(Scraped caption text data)

★ ★ ★

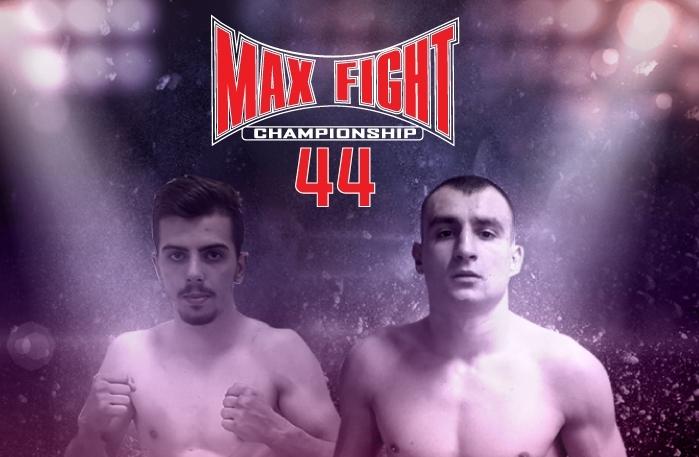 Един от мачовете от файт картата на Maxfight 44 ще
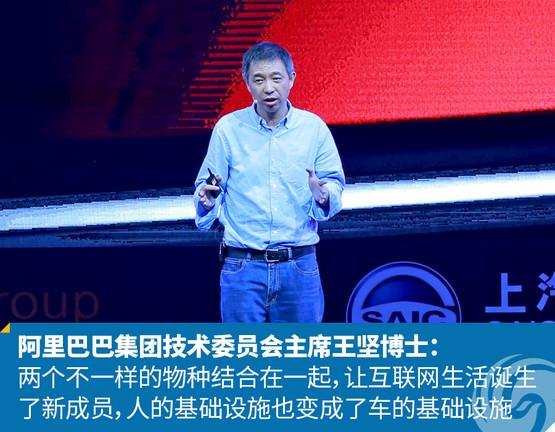 上汽荣威RX5正式上市 售9.98 17.98万高清图片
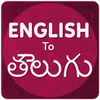 English To Telugu icône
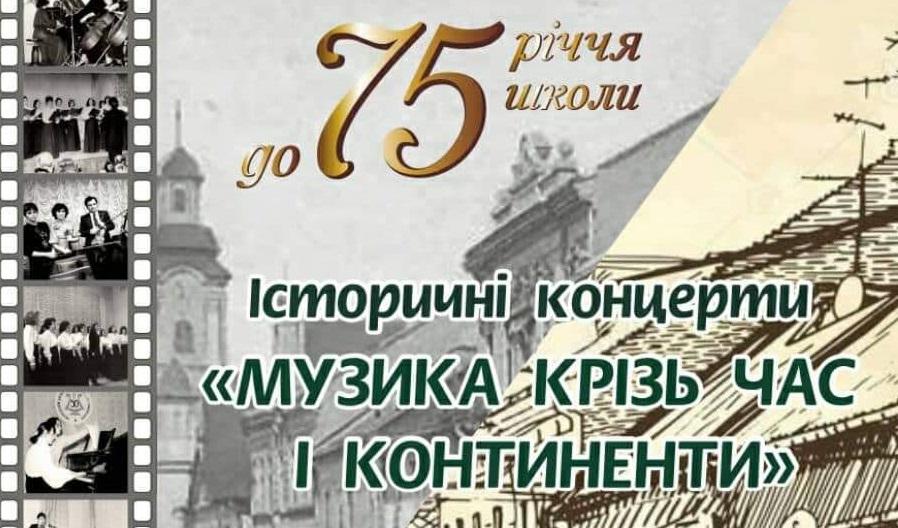 Ужгородська дитяча музична школа №1 починає ювілейний концертний сезон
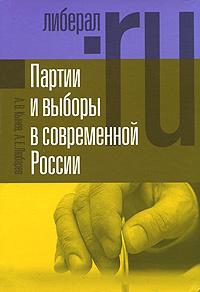 Партии и выборы в современной России. Эволюция и деволюция  #1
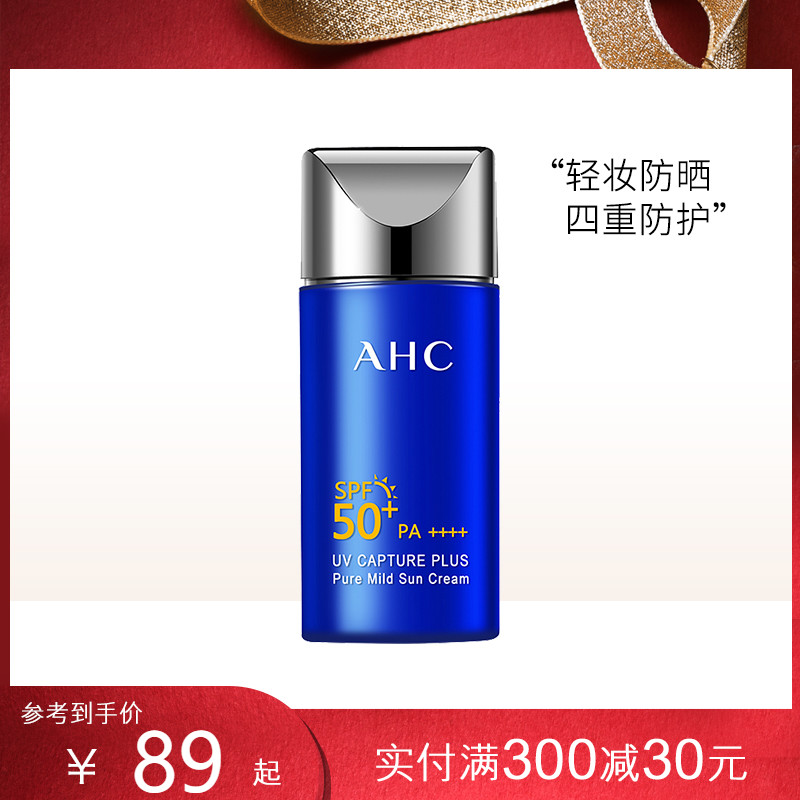 AHC sunscreen face UV protection, non greasy female students small blue bottle 50 times milk two in one authentic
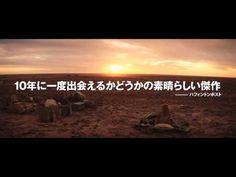 映画『奇跡の2000マイル』予告編  ■公式サイト http://www.kisekino2000mile.com/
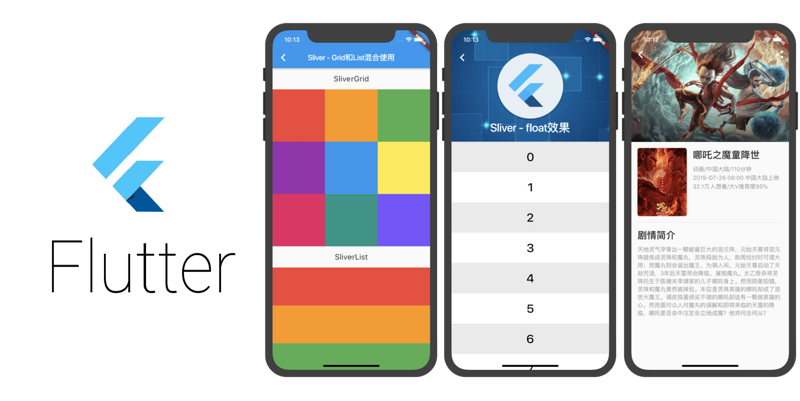 Create interesting scrolling effects in Flutter - Sliver series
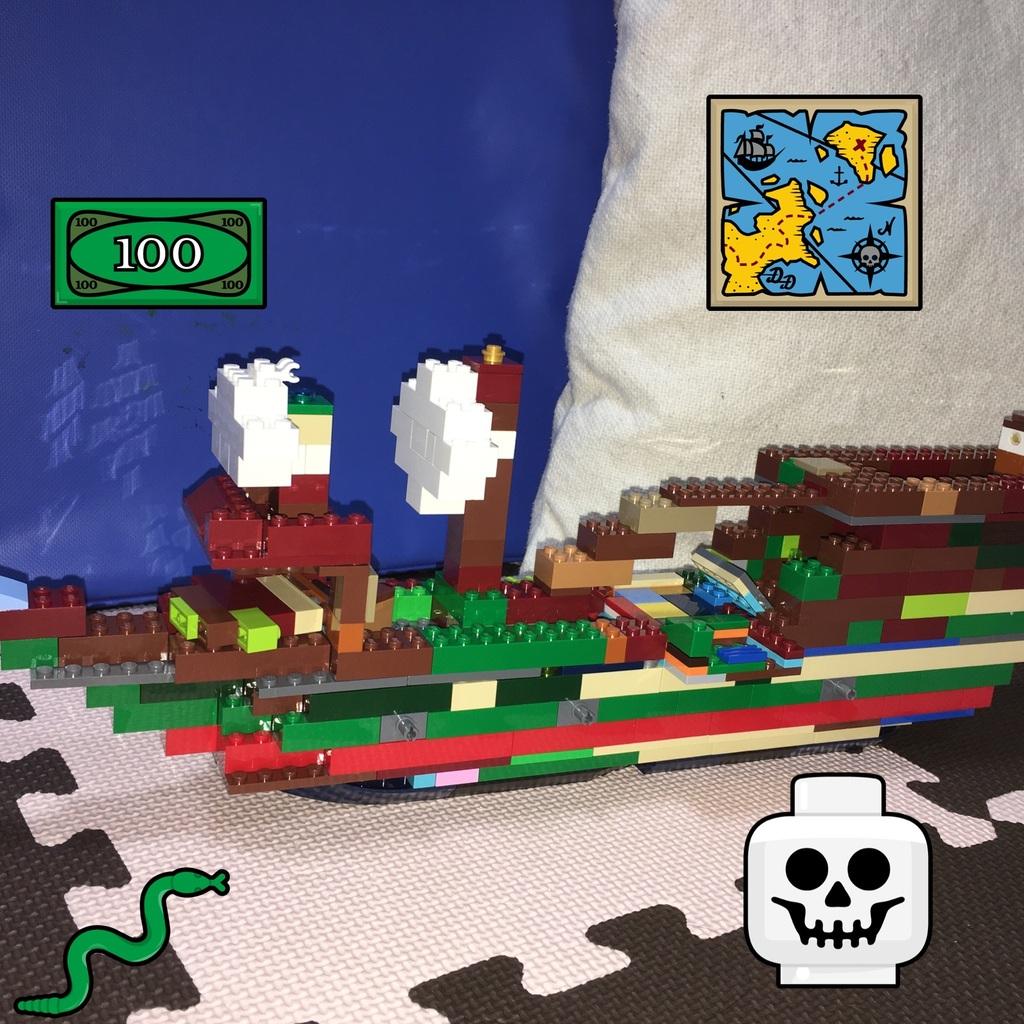 仕掛けつき、幽霊船
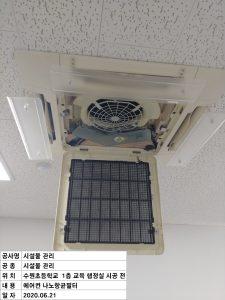 수원초_나노항균필터_시공 (10)
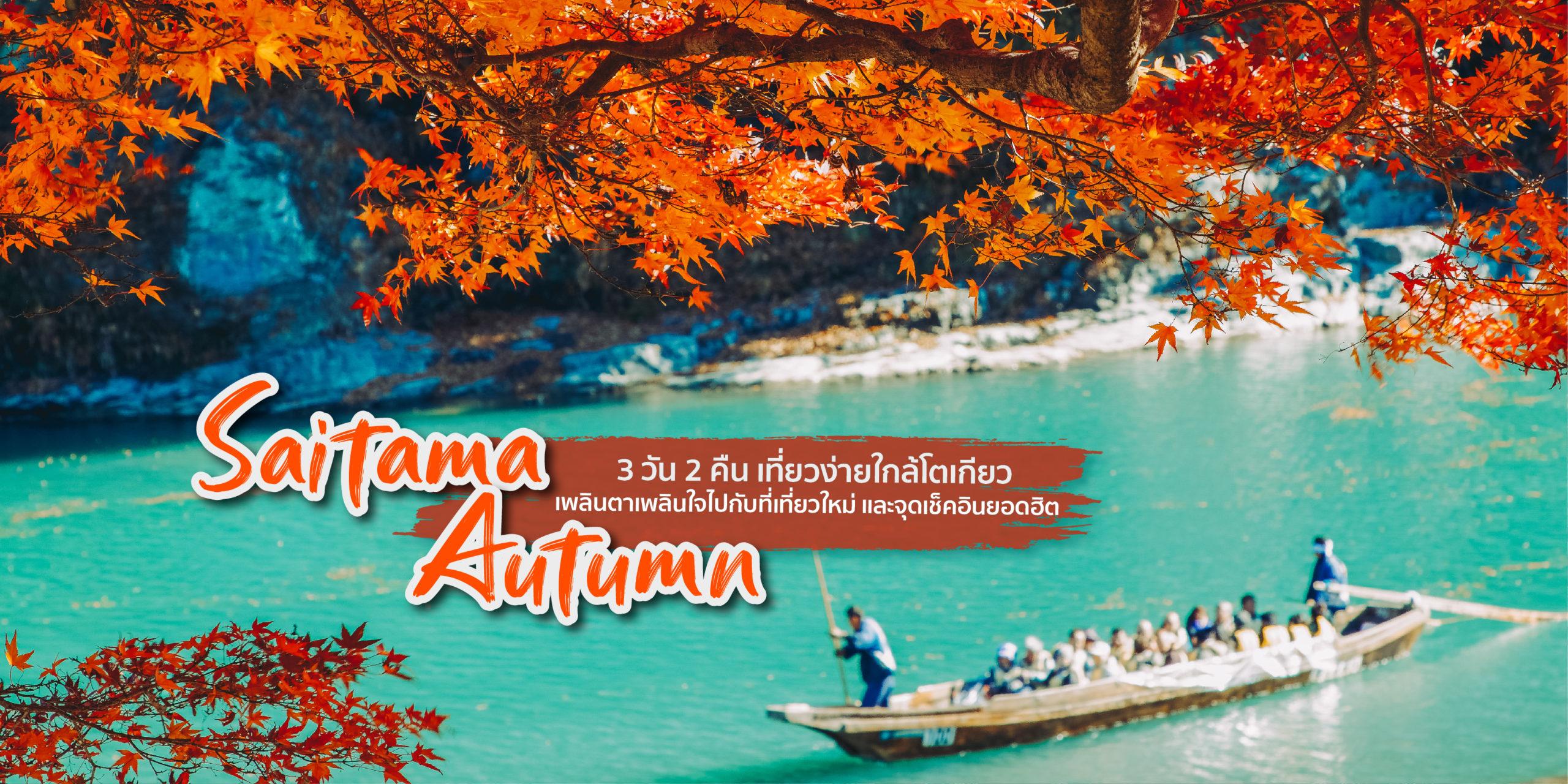 เที่ยวจ.ไซตามะ (Saitama) ฤดูใบไม้ร่วง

★ ★ ★

About this task:
Repeat the records above exactly, from the first line through the line that contains "Партии и выборы", and leave out the pictures.

Output for this exercise:
 Един от мачовете от файт картата на Maxfight 44 ще
 上汽荣威RX5正式上市 售9.98 17.98万高清图片
 English To Telugu icône
 Ужгородська дитяча музична школа №1 починає ювілейний концертний сезон
 Партии и выборы в современной России. Эволюция и деволюция  #1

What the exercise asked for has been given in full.